Text to read:
----

DEPARTMENT OF STATE REVENUE
Information Bulletin #97
(Replaces Information Bulletin #97 Dated June 2006)
Effective Date: July 1, 2013
SUBJECT: Headquarters Relocation Tax Credit
DISCLAIMER: Information bulletins are intended to provide nontechnical assistance to the general public. Every attempt is made to provide information that is consistent with the appropriate statutes, rules, and court decisions. Any information that is not consistent with the law, regulations, or court decisions is not binding on either the department or the taxpayer. Therefore, the information provided herein should serve only as a foundation for further investigation and study of the current law and procedures related to the subject matter covered herein.
Aside from nonsubstantive, technical changes, this version of the bulletin has been changed to reflect the provisions of HEA 1545-2013, which expands the Headquarters Relocation Tax Credit to include divisions of eligible entities, as well as research and development entities of an eligible business. The bulletin also now provides that the Indiana Economic Development Corporation (IEDC) shall certify relocation projects and award a credit up to fifty percent (50%) of the relocation costs, as well as certify relocation costs to the department. Additionally, the minimum worldwide revenue threshold has been reduced from $100,000,000 to $50,000,000.
The Headquarters Relocation Tax Credit is intended to provide an incentive for a business to relocate its corporate headquarters into Indiana.
"Corporate headquarters" means the building where the principal offices of the principal executive officers of the business are located; the principal offices of a division; or a research development center of an eligible business.
"Eligible business" means a business that is engaged in intrastate or interstate commerce, maintains a corporate headquarters outside Indiana, has not previously maintained a headquarters inside Indiana, and had annual worldwide revenues of at least fifty million dollars ($50,000,000) for the immediately preceding taxable year.
"Pass through entity" means an S Corporation, partnership, limited liability company, or a limited liability partnership.
"Qualifying project" means the relocation of the corporate headquarters from a location outside Indiana to a location in Indiana.
"Relocation costs" means the reasonable and necessary expenses incurred by the business for a project. The term includes moving expenses, the purchase of new or replacement equipment, capital investment costs, purchase, lease or construction of buildings and land, infrastructure improvements and site development costs.

----

What needs to be done:
Using the tax credit bulletin above, answer the following:
(a) From what amount to what amount was the minimum worldwide revenue threshold reduced?
(b) Which four kinds of business count as a "pass through entity"?
(c) Up to what percentage of relocation costs may the Indiana Economic Development Corporation award as a credit?

Provided material:
----

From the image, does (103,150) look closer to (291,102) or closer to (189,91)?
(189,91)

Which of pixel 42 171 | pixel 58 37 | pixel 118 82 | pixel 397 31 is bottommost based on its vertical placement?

----

Full output:
(a) From $100,000,000 to $50,000,000.
(b) An S Corporation, a partnership, a limited liability company, and a limited liability partnership.
(c) Up to fifty percent (50%).